L’Oréal U.S. is doubling down on small business support with the third edition of its Inclusive Beauty Fund, offering 12 beauty entrepreneurs across the United States grants of $25,000 each, plus mentorship and business resources. The 2026 round, launched on March 23, 2026, in New York, raises the individual grant amount and keeps the focus on barbers, braiders, aestheticians, stylists, students, and other independent professionals who often struggle to access capital.
Inclusive Beauty Fund Enters Third Year
Created in 2021 as a direct response to the pandemic’s impact on the beauty sector, the Inclusive Beauty Fund has already supported 73 small businesses and entrepreneurs nationwide with funding and guidance. Past recipients have used grants to grow inventory, open new locations, upgrade marketing, and build more resilient businesses that can withstand economic shocks.
The 2026 edition stays true to that mission but goes further, with L’Oréal USA increasing the grant size to $25,000 per business to give winners more capacity to invest in their teams, services, and communities.
Who can Apply and What Winners Receive
The fund is open to a broad spectrum of beauty professionals and entrepreneurs across the U.S., including extension artists, braiders, aestheticians, barbers, salon and suite owners, students, and stylists. In total, 12 grants will be awarded this year, administered in partnership with the NAACP’s Economic Empowerment Fund and Hispanic Federation through social impact platform Deed.

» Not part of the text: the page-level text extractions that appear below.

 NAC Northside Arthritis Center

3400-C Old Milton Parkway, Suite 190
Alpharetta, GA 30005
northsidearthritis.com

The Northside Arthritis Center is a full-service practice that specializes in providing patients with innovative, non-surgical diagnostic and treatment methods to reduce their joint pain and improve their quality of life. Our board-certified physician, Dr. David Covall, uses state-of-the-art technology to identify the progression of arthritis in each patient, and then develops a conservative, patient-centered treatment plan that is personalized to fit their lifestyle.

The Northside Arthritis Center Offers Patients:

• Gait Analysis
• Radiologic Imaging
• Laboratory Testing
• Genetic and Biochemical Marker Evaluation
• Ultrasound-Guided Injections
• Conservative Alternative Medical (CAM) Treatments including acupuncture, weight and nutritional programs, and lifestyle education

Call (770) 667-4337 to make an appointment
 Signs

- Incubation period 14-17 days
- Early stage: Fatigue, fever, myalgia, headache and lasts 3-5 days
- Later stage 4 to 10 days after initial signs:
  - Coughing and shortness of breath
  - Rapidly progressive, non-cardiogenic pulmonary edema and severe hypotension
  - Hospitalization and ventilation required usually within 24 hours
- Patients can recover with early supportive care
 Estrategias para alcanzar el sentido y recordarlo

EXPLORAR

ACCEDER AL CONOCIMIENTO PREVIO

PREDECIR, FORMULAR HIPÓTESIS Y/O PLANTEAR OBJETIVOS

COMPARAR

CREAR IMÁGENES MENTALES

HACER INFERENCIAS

Beyond the cash, grantees gain access to mentorship and business development support from senior leaders across L’Oréal’s portfolio and from SalonCentric, its professional distributor, help they can leverage long after the one time grant is spent.
Why Access to Capital Still Matters
L’Oréal USA notes that, despite the industry’s post pandemic recovery, access to capital remains one of the biggest barriers for beauty entrepreneurs, especially those historically underserved by traditional finance. Each new round of the Inclusive Beauty Fund is meant to meet a new cohort of founders at a crucial growth moment, helping them close funding gaps that might otherwise stall hiring, training or expansion.

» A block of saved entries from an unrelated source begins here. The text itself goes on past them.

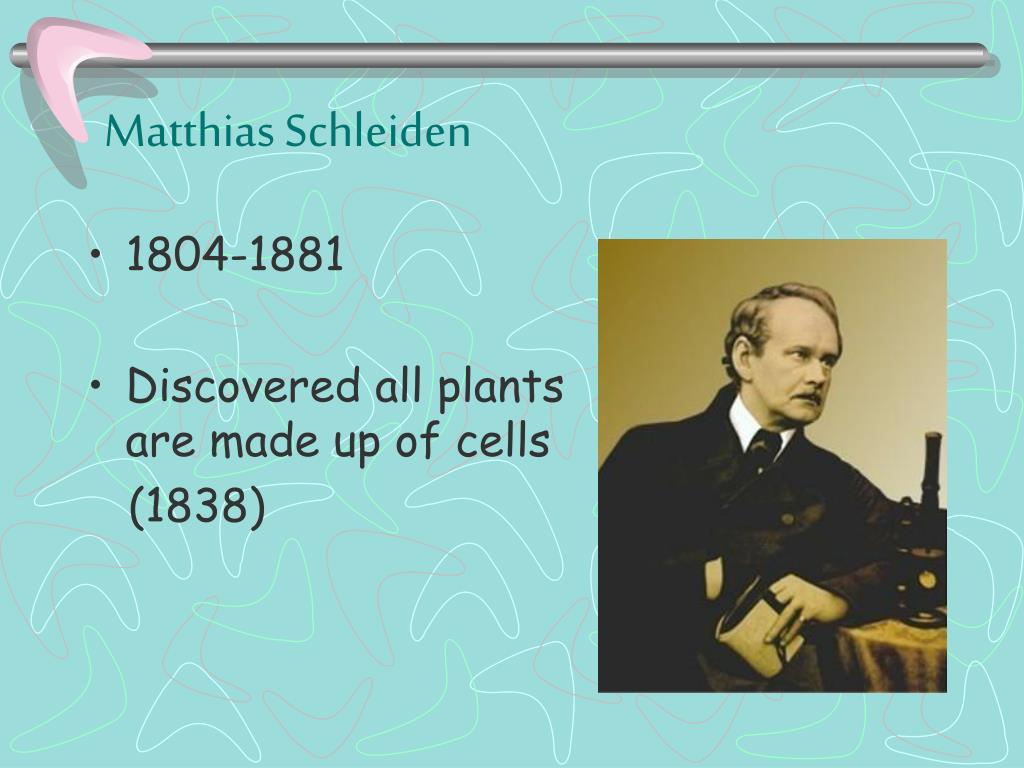 Matthias Schleiden

• 1804-1881

• Discovered all plants are made up of cells (1838)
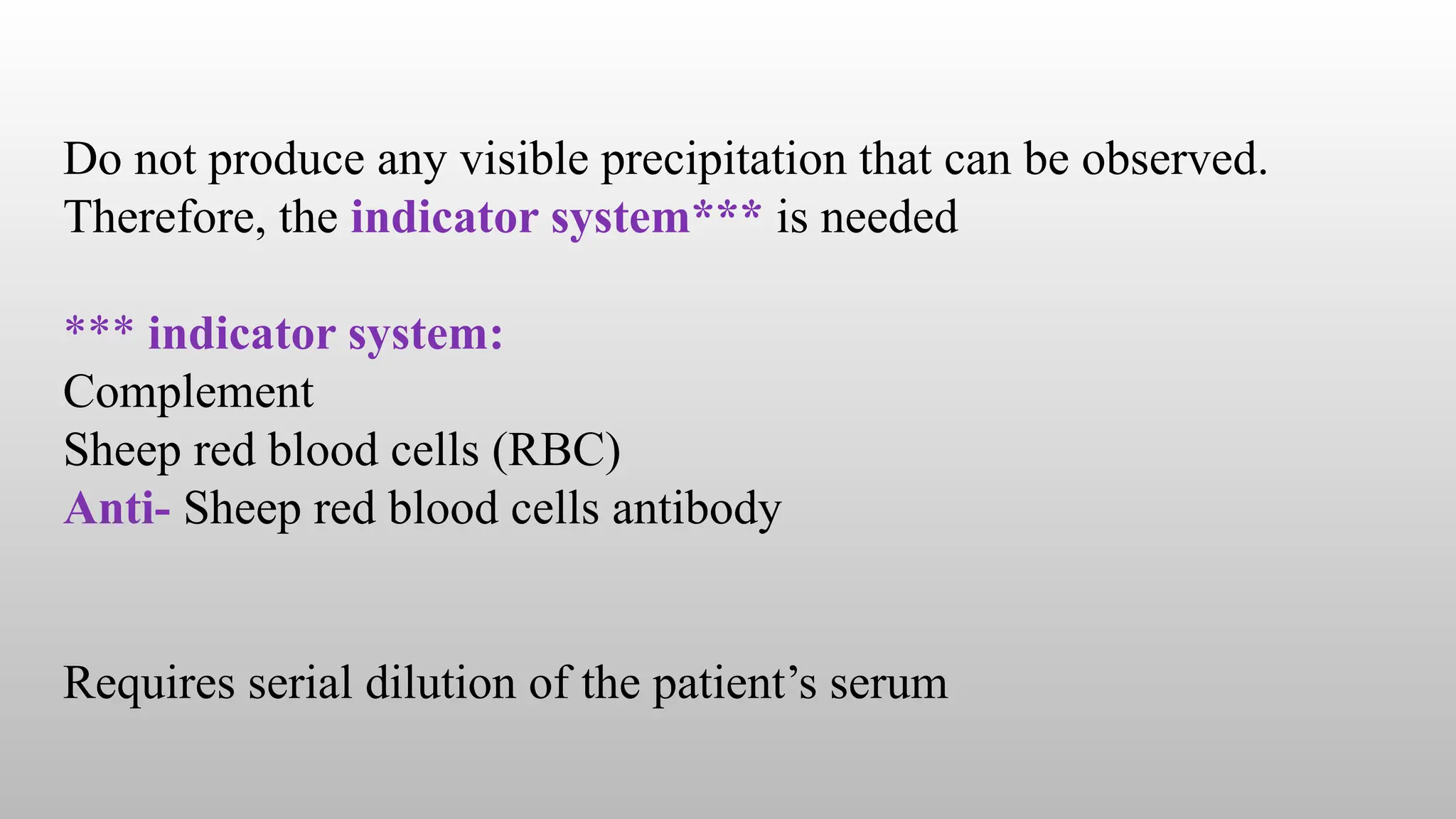 Do not produce any visible precipitation that can be observed. Therefore, the indicator system*** is needed

*** indicator system:
Complement
Sheep red blood cells (RBC)
Anti- Sheep red blood cells antibody

Requires serial dilution of the patient’s serum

“The beauty industry is full of talented entrepreneurs who simply need an opportunity to expand,” said Liliahn Majeed, Chief Diversity, Equity & Inclusion Officer, North America, L’Oréal Groupe. “With this third round, we are reaching a new group of business owners and making a more substantial investment in what they are building. Beauty thrives when the people driving it forward have genuine support behind them.”
How and When to Apply
Applications for the 2026 Inclusive Beauty Fund are now open and are being managed directly by the NAACP and Hispanic Federation.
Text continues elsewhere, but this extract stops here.